**Exercise instructions:**
1. Check the statements (a), (b) and (c) against the forum thread about Ninn's cleaning posts. For each one, answer yes or no and quote the words from the thread that settle it.

(a) Ninn says it took her three months to turn a closet into a pantry.
(b) Ninn moved the empty wardrobe closet from the sunroom into her son's new bedroom.
(c) COSunflower has finished cleaning the laundry room.
2. Write what comes next in the forum thread about Ninn's cleaning posts, starting right after its final line.

-- BEGIN Document section --

# Ninn inspires me :)



## COSunflower (Dec 4, 2006)

I've been following Ninn's cleaning posts for the last a couple months. She has inspired me to take back my house this summer while I'm off work!!! So far I got my mud room dejunked and cleaned and am working on the laundryroom. I found a mouse had been living in the shelving this winter! Yuck! What a mess!!! I'm cleaning and bleaching as we speak. I made a list of rooms to deep clean and "take back" - so far 2 are checked off thanks to Ninn!!! Thank you Ninn for the encouragement!!!!


----------



## cow whisperer (May 3, 2007)

She is a great inspiration.... 

When I feel like I can't get anything done, I just look in here & see what she's been up too.... Gets me motivated.... 

So, yes Thank You Ninn...


----------



## Ninn (Oct 28, 2006)

You ladies have GOT to be kidding me! ME? Inspire someone? I am the least motivated person I know! I am the chapter president for procrastinators anonymous!! I never get anything done around here! For pity's sake, it took me 3 months to clean a closet and turn it into a pantry. And THAT was after talking about it for 6 months before that!! ROFL!!!!

I'm so glad that my disaster area inspires others to clean theirs.............lol! Wait till you hear what I did this week! 

The total is as follows:

Took stupid empty wardrobe closet out of sunroom and promptly got it stuck on the front stairwell. It's been there for nearly a week now.

Moved entire sunroom around and created a bedroom for my 18 year old son.

Cleaned and vacuumed the babies room. Changed sheets on their beds.

Cleaned the snake tank. Sort of-got started and she struck at me, so we had to feed her again! She is still acting hungry, too!

Hauled all of my son's stuff out of the closet, unpacked it all (we've been here since September,mind you) and re-arranged the rest of the space. 

Installed shelves for pantry and moved food from kitchen to pantry.

Washed down woodwork in the kitchen again. 

Fixed bent screen in back door again. (almost a daily job now)

Weeded part of the front flower bed, but left the waste in the bed instead of hauling it to the compost bin.

Completely re-arranged the living room, vacuuming under all the furniture and in the closets.

Watched as Mark re-arranged our bedroom. Vacuumed in there too!

Ran back and forth to Binghamton at least 3 times, picking up and dropping off assorted children.

Hung up a shelf in my office, sorted a few storage bins and put away the contents so the bins could be washed and re-used.

Sorted out a bunch of yarn and started to decide on patterns for fair entries.

Finished off and donated a travelghan to a benefit being held for a friend.

Spent WAY to much time sitting around with my feet up, waiting for the swelling to go down.

Finally caved in and agreed to go to the doctor.

-- END Document section --
-- BEGIN Entries shown --

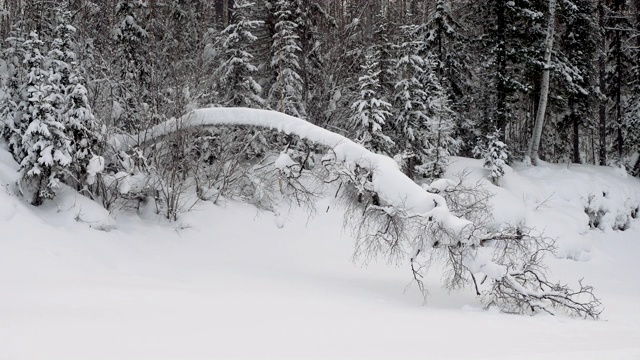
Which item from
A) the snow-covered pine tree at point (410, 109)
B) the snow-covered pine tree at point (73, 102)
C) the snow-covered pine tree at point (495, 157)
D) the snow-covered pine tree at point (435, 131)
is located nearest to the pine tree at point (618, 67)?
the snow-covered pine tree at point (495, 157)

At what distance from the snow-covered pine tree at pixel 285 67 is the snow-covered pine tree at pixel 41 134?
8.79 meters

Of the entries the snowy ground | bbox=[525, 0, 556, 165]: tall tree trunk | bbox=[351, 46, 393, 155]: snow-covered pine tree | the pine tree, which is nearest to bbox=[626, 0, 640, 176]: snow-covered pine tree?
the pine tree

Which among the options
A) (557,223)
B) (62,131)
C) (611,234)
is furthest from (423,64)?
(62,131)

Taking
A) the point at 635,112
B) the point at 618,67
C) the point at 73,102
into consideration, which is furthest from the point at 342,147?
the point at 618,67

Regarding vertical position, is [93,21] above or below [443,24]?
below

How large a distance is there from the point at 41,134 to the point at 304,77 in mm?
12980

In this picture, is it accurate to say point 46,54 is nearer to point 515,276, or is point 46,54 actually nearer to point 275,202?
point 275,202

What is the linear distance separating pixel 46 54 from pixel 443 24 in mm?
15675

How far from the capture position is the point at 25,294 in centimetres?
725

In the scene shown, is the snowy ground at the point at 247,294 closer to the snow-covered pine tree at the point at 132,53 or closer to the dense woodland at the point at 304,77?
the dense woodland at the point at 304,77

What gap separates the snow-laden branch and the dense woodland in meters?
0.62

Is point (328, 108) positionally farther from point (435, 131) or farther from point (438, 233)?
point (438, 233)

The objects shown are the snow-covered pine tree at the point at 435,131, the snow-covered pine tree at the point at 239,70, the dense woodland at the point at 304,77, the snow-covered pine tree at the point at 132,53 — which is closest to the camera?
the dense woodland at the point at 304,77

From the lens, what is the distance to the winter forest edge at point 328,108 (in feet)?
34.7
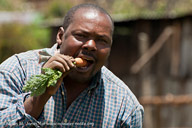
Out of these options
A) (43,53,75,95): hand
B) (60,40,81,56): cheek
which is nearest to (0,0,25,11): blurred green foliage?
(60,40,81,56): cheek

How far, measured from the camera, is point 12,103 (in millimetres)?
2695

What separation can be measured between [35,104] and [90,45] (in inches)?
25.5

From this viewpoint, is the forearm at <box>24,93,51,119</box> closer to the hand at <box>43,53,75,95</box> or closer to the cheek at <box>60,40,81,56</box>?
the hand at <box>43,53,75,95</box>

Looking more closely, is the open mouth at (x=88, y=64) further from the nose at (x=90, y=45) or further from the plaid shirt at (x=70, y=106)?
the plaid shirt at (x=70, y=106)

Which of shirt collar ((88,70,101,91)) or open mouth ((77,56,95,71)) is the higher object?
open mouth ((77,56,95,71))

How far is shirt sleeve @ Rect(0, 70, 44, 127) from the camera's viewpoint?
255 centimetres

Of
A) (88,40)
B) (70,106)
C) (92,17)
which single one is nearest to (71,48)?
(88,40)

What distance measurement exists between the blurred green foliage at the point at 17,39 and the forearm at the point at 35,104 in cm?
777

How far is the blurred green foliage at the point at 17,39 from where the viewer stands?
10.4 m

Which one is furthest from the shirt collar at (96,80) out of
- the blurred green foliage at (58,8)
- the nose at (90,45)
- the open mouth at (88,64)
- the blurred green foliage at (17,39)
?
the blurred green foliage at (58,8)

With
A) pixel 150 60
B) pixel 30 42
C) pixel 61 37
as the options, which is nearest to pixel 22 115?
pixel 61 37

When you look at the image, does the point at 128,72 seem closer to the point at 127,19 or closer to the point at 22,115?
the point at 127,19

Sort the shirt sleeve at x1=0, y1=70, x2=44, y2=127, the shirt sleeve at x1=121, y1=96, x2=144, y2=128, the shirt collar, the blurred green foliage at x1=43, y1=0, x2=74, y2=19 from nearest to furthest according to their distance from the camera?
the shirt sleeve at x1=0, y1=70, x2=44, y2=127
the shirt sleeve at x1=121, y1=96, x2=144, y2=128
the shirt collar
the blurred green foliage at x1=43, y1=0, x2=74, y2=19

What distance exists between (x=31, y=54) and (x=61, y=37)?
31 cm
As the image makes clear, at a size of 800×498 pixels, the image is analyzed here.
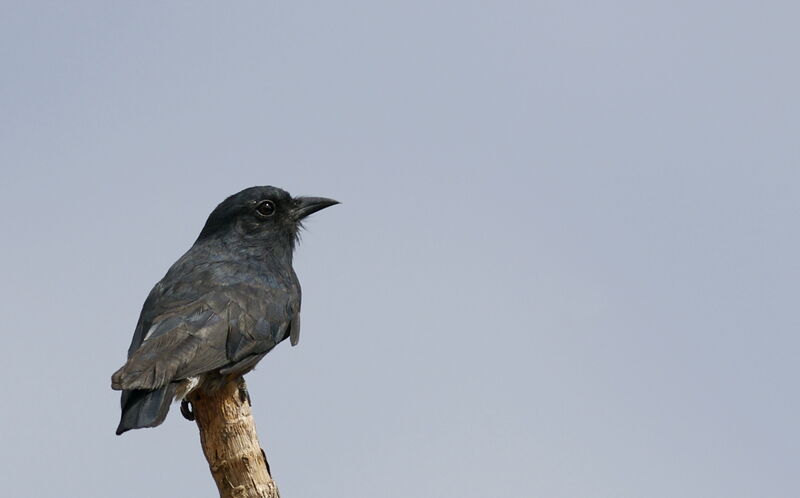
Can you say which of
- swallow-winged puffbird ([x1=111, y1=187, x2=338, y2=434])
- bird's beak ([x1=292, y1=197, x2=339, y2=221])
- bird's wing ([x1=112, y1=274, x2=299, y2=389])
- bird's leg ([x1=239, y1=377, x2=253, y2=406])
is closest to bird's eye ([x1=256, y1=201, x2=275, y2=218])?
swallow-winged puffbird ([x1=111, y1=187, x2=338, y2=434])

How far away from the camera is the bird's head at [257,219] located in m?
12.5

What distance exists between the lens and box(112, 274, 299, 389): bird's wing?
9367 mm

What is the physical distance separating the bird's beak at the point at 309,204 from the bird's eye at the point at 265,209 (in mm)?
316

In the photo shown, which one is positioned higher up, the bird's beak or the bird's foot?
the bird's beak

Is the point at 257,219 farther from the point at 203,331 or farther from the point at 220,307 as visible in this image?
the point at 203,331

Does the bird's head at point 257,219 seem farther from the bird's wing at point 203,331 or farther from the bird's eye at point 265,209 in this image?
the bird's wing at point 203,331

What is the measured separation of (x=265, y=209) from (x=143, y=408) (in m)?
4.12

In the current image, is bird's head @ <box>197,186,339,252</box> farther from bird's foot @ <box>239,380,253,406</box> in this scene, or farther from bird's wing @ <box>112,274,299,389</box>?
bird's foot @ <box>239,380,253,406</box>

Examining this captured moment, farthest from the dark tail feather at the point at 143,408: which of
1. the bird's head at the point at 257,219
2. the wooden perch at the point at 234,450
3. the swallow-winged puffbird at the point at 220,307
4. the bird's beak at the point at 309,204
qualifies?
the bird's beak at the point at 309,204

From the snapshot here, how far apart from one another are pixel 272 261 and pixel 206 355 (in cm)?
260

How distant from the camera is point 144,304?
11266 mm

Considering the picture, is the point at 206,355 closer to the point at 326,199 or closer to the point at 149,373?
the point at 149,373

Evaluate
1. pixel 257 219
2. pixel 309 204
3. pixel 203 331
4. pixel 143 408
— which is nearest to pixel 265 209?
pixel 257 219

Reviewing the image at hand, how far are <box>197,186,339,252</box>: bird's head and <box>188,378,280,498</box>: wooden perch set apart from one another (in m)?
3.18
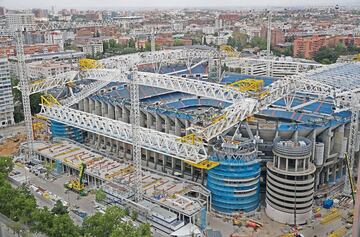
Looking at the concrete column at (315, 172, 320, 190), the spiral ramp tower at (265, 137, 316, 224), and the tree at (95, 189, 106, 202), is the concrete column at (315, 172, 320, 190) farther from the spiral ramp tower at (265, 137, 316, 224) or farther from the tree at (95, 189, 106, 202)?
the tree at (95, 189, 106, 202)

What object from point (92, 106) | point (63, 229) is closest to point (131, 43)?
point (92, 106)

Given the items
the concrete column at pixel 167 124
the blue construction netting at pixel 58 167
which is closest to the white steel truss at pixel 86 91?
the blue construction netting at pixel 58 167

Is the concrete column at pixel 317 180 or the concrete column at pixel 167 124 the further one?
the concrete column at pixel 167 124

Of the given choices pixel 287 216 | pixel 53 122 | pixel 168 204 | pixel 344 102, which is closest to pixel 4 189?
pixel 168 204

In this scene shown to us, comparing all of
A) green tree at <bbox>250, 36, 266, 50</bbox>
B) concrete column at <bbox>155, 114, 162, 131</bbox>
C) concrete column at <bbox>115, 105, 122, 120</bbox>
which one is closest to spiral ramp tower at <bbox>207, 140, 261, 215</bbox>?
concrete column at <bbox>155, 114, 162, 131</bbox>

-- END Entries shown --
-- BEGIN Entries shown --

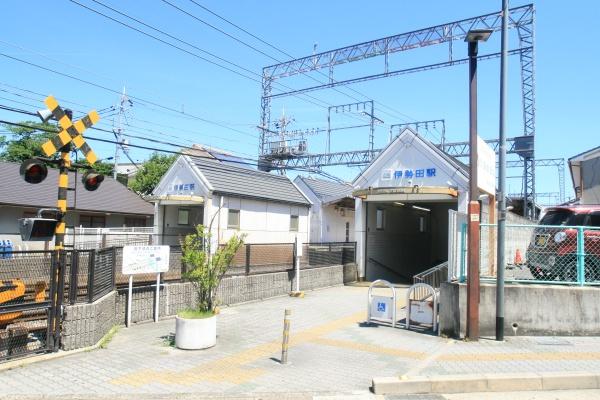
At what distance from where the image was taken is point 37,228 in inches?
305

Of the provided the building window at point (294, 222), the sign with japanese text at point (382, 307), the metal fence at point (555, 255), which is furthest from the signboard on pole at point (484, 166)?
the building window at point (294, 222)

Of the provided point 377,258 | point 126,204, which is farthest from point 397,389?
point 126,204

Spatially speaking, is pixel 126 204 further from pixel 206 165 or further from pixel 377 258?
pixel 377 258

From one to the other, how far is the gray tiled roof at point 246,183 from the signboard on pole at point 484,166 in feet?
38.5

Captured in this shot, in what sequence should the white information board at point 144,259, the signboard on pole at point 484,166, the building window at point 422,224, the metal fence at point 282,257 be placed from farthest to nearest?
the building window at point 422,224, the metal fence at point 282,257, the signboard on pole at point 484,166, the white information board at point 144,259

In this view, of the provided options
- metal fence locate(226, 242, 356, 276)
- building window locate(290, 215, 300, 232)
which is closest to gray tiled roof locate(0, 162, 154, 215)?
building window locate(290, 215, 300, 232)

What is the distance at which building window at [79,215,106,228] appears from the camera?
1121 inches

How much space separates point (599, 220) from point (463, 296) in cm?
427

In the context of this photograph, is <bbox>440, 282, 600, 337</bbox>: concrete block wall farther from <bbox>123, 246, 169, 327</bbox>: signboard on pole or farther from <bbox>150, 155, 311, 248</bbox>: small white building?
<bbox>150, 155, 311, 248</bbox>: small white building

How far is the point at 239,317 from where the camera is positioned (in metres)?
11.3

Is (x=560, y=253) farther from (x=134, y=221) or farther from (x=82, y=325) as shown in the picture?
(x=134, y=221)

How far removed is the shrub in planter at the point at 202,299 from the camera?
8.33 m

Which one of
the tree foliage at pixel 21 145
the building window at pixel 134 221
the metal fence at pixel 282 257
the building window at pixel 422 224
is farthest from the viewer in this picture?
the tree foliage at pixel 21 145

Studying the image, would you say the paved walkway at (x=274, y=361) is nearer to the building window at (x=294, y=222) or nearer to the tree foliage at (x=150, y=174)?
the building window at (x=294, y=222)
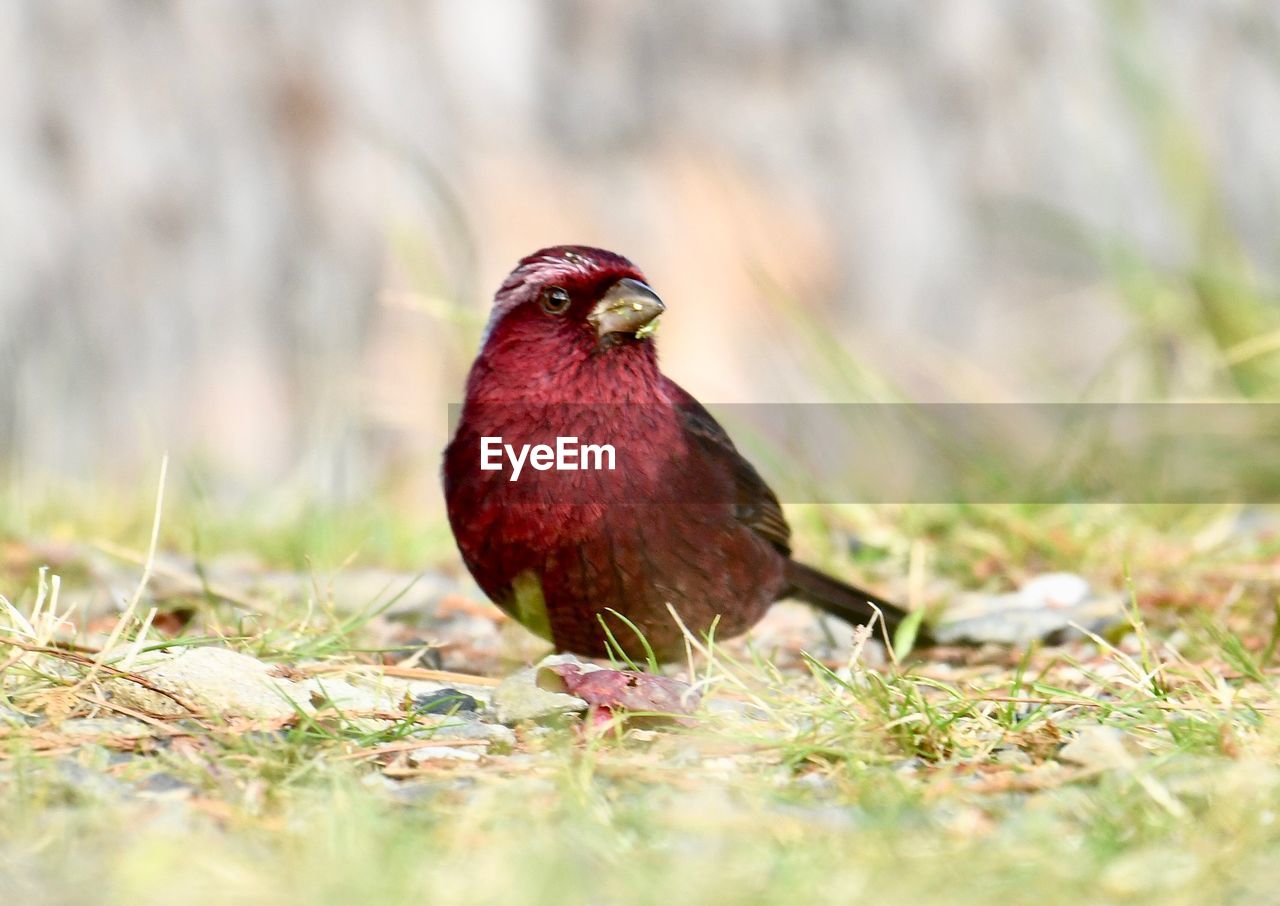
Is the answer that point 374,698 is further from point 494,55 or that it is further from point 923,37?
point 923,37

-- END Entries shown --

**Task-by-task results:**
1.
(a) Yes: "it took me 3 months to clean a closet and turn it into a pantry."
(b) No: "promptly got it stuck on the front stairwell."
(c) No: "am working on the laundryroom."

2.
Spent an entire day playing with Marky and Sarah.

Found a new farmer's market.

Researched my chickens and what they need.

Researched my sheep and what they need.

Planned a new greenhouse and started looking for old windows.

AND--waited all week for my new grandson to get here! Still waiting!!!

See? I havent' gotten squat done around here! I did most of that in 2 or 3 days!

Keep in mind, I'm a full time stay at home Ninn and I've gotten very bored some days. Other days, I let the dishes pile up and veg out in front of the tv.


----------



## COSunflower (Dec 4, 2006)

Ninn, I made my hallway closet into a pantry also several years ago. I live in a mobile home, a 36 year old one, with no storage space. A man must have designed this one - and a single man at that! LOL Anyway, I put in shelves and store my canned goods and Pampered Chef stoneware in it. It has made a very nice pantry. Good luck with yours!!!


----------



## moongirl (May 19, 2006)

cow whisperer said:


> She is a great inspiration....
> 
> When I feel like I can't get anything done, I just look in here & see what she's been up too.... Gets me motivated....
> 
> So, yes Thank You Ninn...


I feel the same way. You give me a little hope that maybe one day I will have cleaned all my closets! By the time I commute to work(45 minutes each way), work (8 1/2 hrs.),get dressed ect.(another hour) and deal with DH and two kids..............sleep feels like the only thing I have time left to do. I get so bummed out when my entire day off is spent catching up on laundry, dishes and vaccuming. I always feel like the big projects will never get done. That is when I started the give away box in the hallway. Trying to organize one item at a time:goodjob:


----------



## Ninn (Oct 28, 2006)

That's the way to do it! Baby steps. I didn't get this organized overnight, and I still usually think my house is a pit. I can't wait to get rid of the white kitchen floor!

The thing about the mess is this. It didn't get there overnight. It's not going to be perfect overnight. BUT-if you work on it a little bit every night, it will get better. You will see noticeable differences.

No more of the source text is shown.